A source on politics, war, the Middle East, Arabic poetry, and art.
Sunday, August 02, 2009
The new ideology of hostility
The anti-Muslims of today don't even try to disguise their imitation of classical anti-Semitism. Look at this passage by Fouad Ajami: "It hadn’t taken long for Islam to make its new claim on Europe. Caldwell’s numbers give away the problem: “In the middle of the 20th century,” he tells us, “there were virtually no Muslims in Western Europe.” Now there are more than 15 million, including 5 million in France, 4 million in Germany and 2 million in Britain." Imagine the reaction if this was written about say, Jews and Judaism. Imagine the uproar. This book by Caldwell (who is really a journalistic version of Alfrend Rosenberg) has been reviewed TWICE in the New York Times in a matter of days.
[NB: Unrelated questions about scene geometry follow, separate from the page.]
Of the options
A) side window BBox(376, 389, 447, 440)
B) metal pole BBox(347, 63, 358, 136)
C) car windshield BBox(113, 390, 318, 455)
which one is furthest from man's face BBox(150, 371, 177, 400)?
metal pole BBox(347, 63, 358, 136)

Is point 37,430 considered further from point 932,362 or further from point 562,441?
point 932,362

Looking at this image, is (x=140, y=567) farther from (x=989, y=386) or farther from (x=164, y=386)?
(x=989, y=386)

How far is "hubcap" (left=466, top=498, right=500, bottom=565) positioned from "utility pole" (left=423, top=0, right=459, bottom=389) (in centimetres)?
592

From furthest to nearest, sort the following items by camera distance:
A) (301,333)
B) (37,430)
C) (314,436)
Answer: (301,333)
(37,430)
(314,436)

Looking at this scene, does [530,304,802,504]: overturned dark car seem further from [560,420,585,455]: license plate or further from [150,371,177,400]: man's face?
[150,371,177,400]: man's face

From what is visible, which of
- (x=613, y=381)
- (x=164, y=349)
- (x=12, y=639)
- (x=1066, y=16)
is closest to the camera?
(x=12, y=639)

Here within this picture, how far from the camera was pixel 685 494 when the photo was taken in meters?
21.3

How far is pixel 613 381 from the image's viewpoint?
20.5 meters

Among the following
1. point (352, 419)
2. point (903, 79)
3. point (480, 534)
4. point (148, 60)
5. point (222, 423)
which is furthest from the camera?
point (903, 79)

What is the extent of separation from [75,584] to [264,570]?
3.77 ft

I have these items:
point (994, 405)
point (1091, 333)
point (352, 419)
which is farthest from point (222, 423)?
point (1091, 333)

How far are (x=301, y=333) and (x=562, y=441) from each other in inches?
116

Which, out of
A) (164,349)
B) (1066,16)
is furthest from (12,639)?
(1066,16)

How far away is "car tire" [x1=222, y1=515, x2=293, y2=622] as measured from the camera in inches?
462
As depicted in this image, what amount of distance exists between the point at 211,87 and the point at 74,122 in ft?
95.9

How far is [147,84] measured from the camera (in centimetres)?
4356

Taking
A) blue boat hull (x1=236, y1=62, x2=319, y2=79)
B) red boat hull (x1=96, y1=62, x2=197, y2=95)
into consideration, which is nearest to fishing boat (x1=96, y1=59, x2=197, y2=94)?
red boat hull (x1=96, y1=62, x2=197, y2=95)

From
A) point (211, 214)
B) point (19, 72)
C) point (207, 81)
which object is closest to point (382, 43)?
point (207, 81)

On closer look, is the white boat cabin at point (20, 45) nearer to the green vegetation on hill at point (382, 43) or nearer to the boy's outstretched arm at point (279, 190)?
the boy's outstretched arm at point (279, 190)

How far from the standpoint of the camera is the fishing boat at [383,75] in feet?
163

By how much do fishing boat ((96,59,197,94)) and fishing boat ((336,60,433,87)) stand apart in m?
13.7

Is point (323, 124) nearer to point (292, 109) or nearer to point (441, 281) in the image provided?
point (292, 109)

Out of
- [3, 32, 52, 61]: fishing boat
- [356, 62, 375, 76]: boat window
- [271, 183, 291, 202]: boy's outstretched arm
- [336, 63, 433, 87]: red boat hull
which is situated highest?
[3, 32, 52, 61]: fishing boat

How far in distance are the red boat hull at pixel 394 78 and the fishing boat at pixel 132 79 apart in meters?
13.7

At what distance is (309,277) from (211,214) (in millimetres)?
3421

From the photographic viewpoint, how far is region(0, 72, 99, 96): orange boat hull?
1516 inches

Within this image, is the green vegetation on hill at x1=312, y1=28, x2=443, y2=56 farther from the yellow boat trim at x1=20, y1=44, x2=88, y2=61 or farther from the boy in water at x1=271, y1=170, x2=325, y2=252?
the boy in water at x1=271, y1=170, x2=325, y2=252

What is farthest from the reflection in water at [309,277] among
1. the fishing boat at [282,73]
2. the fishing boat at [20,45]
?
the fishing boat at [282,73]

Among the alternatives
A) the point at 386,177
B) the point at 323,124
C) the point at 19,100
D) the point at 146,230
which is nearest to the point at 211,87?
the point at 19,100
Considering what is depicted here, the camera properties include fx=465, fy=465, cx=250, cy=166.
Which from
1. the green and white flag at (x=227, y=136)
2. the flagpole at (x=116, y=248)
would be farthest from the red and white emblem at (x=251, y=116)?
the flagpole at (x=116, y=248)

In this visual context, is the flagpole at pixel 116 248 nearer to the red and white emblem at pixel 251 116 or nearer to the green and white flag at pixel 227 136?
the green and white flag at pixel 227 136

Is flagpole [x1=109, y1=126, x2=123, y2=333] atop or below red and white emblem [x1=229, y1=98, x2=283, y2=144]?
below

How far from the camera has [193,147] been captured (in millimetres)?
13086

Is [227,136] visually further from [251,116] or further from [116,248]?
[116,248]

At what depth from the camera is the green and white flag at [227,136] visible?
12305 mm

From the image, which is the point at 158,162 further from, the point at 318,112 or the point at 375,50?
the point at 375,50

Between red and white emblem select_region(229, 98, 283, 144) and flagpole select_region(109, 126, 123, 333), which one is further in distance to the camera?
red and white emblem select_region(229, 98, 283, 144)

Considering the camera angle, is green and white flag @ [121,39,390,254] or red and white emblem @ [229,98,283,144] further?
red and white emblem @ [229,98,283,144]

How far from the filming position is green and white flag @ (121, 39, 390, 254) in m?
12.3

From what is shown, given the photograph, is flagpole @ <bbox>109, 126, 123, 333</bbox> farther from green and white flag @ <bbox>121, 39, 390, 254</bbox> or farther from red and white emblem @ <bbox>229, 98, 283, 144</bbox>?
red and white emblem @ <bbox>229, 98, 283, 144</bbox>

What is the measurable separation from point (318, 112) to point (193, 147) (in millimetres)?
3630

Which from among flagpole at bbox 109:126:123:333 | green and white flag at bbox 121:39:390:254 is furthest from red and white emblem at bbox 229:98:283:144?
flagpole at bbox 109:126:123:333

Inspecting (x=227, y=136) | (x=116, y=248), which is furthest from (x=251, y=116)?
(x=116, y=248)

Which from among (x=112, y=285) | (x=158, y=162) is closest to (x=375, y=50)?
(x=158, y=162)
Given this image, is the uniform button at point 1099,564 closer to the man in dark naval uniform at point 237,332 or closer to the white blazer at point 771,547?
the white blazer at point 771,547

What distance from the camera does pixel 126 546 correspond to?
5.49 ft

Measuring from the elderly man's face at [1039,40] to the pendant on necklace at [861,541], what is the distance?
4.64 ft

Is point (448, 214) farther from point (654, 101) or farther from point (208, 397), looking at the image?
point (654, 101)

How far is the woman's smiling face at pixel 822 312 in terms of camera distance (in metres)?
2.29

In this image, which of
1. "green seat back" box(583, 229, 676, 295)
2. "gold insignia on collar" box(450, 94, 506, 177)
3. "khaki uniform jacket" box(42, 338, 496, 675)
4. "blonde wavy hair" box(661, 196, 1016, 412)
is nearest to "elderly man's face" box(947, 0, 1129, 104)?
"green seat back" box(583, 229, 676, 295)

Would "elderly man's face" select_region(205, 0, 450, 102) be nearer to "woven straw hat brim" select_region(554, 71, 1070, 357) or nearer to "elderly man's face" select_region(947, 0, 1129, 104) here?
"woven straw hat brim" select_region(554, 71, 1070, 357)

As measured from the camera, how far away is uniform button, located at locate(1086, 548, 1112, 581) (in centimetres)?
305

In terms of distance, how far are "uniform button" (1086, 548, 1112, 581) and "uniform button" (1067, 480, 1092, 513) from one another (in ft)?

Kid you not. Also, I like it when Ajami hails himself as the model of the model immigrant: "It wasn’t always so. Little more than four decades ago, when I left Lebanon for the United States, I, and others like me, accepted the rupture in our lives. I knew there would be no imams and no mosques awaiting me in the New World. I was not traveling in quest of all that. I was in my late teens, I accepted the “differentness” of the new country. News of Lebanon rarely reached me, air travel was infrequent and costly, I lost years of my family’s life. I needed no tales of the old country." Oh, yes Ajami. New Middle East immigrants look up to you as the model of opportunism and unconditional service to American Zionism. I mean, this man has not been invited in decades to the association of fellow Middle East experts, at the Middle East Studies Association.